31 Dic L’IMPORTANZA DEL TERMINE LETTERALE ESATTO: IL CASO DEI CONTRIBUTI COVID (Gazzetta Tributarian. 205/2025)
205-Un problema di confusione impositiva generato da interpretazioni negative dell’Agenzia viene risolto dal Ministero con una rigorosa applicazione letterale.
La fine dell’anno porta anche la soluzione di un problema che aveva interessato tanti contribuenti che si scontravano con l’interpretazione restrittiva dell’Agenzia delle Entrate, naturalmente favorevole all’Erario.
Una veloce descrizione della fattispecie rende palese quello che sembrava un irrigidimento di maniera: negli anni 2020 e 2021 a seguito dell’emergenza COVID molte imprese hanno subito danni (perdita di fatturato, maggiori costi di gestione ecc.) con conseguente risultato di esercizio in perdita, anche fiscalmente e hanno riportato le perdite negli anni successivi per coprirle con utili.
In relazione a detti anni sono stati concessi contributi a fondo perduto per attenuare il risultato negativo e per sostenere l’economia.
Con una interpretazione successiva l’Agenzia ha contestato ai contribuenti interessati la riportabilità integrale delle perdite negli anni in cui vi è stato il contributo, che a detta dell’Agenzia essendo parificato ad un provento esente doveva essere portato in compensazione con la perdita, riducendola.
Questo provocava la rettifica delle dichiarazioni che avevano utilizzato la perdita nella sua misura piena, con sconcerto dei contribuenti e addirittura una interrogazione parlamentare per segnalare l’irrazionalità del comportamento.
Ancora il 2 Dicembre 2025 FISCO OGGI ribadisce che l’interpretazione dell’Agenzia, sulla riduzione della perdita fiscalmente riportabile a seguito del contributo COVID, è corretta e dovrà essere applicata.
Ci vogliono venti giorni per poter leggere l’ATTO DI INDIRIZZO prot.34 del Ministero delle Finanze del 22 dicembre 2025, a firma del Vice Ministro con delega per la fiscalità avv. Maurizio Leo che riporta la situazione alla logica: un contributo per l’emergenza COVID non deve avere impatto negativo per il percipiente, come era in caso di riduzione (azzeramento) della perdita riportabile.
La motivazione dell’atto di indirizzo riporta ai primi studio di diritto, quando ci insegnavano che: “la legge deve essere interpretata secondo il significato proprio delle parole” come recita l’art.12 delle preleggi.

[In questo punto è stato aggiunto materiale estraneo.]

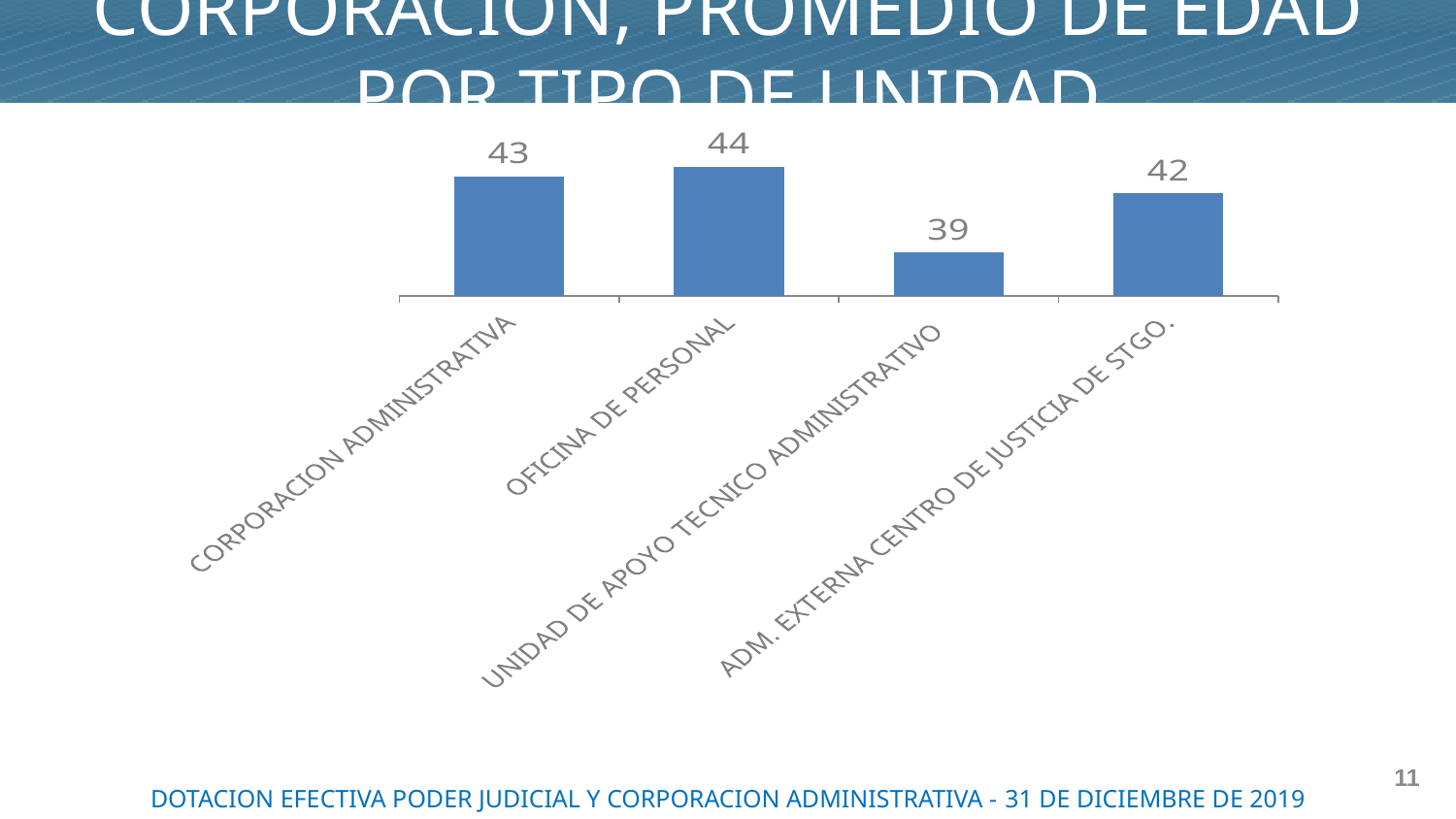
Which category has the highest value? OFICINA DE PERSONAL What colour are the bars in the chart? Blue What is the value shown for ADM. EXTERNA CENTRO DE JUSTICIA DE STGO.? 42 Which category has the lowest value? UNIDAD DE APOYO TECNICO ADMINISTRATIVO What is the difference between the values for OFICINA DE PERSONAL and UNIDAD DE APOYO TECNICO ADMINISTRATIVO? 5 What is the difference between the values for CORPORACION ADMINISTRATIVA and ADM. EXTERNA CENTRO DE JUSTICIA DE STGO.? 1 What kind of chart is shown on the slide? Bar chart Which is larger, the value for CORPORACION ADMINISTRATIVA or the value for UNIDAD DE APOYO TECNICO ADMINISTRATIVO? CORPORACION ADMINISTRATIVA What is the value shown for CORPORACION ADMINISTRATIVA? 43 How many categories are shown in the chart? 4 What is the value shown for UNIDAD DE APOYO TECNICO ADMINISTRATIVO? 39 What is the average age shown for OFICINA DE PERSONAL? 44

Il Ministero precisa che le perdite riportabili possono essere ridotte in caso di esistenza nello stesso esercizio di proventi esenti o esclusi da imposta, mentre la norma che stabilisce il contributo straordinario COVID precisa che questo “non concorre” alla formazione del reddito.
Il vice ministro Leo precisa, quindi, che il contributo rappresenta un terzo genere (non concorre) diverso dalle situazioni di esenzione o esclusione, e pertanto non deve interferire con la misura della perdita riportabile.
Anche FISCO OGGI del 23 dicembre 2025 deve riconoscere l’esistenza di questa interpretazione, più favorevole rispetto alla normale casistica dei redditi esenti, smentendo quindi la rigida posizione negativa dell’Agenzia di cui aveva riferito solo venti giorni prima.
Vuol dire che, a prescindere dal contenuto della nuova finanziaria, l’anno si chiude con una buona notizia, almeno per molti contribuenti interessati dalla querelle Fisco/COVID.
Sarà il preludio di un nuovo periodo di fiscalità serena?